학술논문

Audio-Visual Contrastive and Consistency Learning for Semi-Supervised Action Recognition
Document Type
Periodical
Source
IEEE Transactions on Multimedia IEEE Trans. Multimedia Multimedia, IEEE Transactions on. 26:3491-3504 2024
Subject
Components, Circuits, Devices and Systems
Communication, Networking and Broadcast Technologies
Computing and Processing
General Topics for Engineers
Task analysis
Predictive models
Visualization
Semisupervised learning
Correlation
Reliability
Optical flow
Action recognition
audio-visual learning
contrastive learning
semi-supervised learning
Language
ISSN
1520-9210
1941-0077
Abstract
Semi-supervised video learning is an increasingly popular approach for improving video understanding tasks by utilizing large-scale unlabeled videos along with a few labels. Recent studies have shown that multimodal contrastive learning and consistency regularization are effective techniques for generating high-quality pseudo-labels for semi-supervised action recognition.

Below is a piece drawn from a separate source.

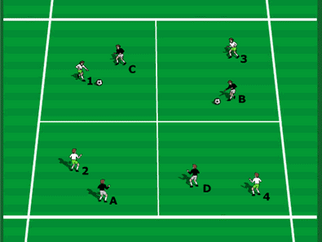 """Improving Awareness Of Spacing And Movement """"Off"""" The Ball"""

However, existing pseudo-labeling approaches are solely based on the model's class predictions and can suffer from confirmation biases due to the accumulation of false predictions. To address this issue, we propose exploiting audio-visual feature correlations to achieve high-quality pseudo-labels instead of relying on model confidence. To achieve this goal, we introduce Audio-visual Contrastive and Consistency Learning (AvCLR) for semi-supervised action recognition. AvCLR generates reliable pseudo-labels from audio-visual feature correlations using deep embedded clustering to mitigate confirmation biases. Additionally, AvCLR introduces two contrastive modules: intra-modal contrastive learning (ImCL) and cross-modal contrastive learning (XmCL) to discover complementary information from audio-visual alignments. The ImCL module learns informative representations within audio and video independently, while the XmCL module aims to leverage global high-level features of audio-visual information. Furthermore, the XmCL is constrained by introducing intra-instance negatives from one modality to the other. We jointly optimize the model with ImCL, XmCL, and consistency regularization in an end-to-end semi-supervised manner. Experimental results have demonstrated that the proposed AvCLR framework is effective in reducing confirmation biases and outperforms existing confidence-based semi-supervised action recognition methods.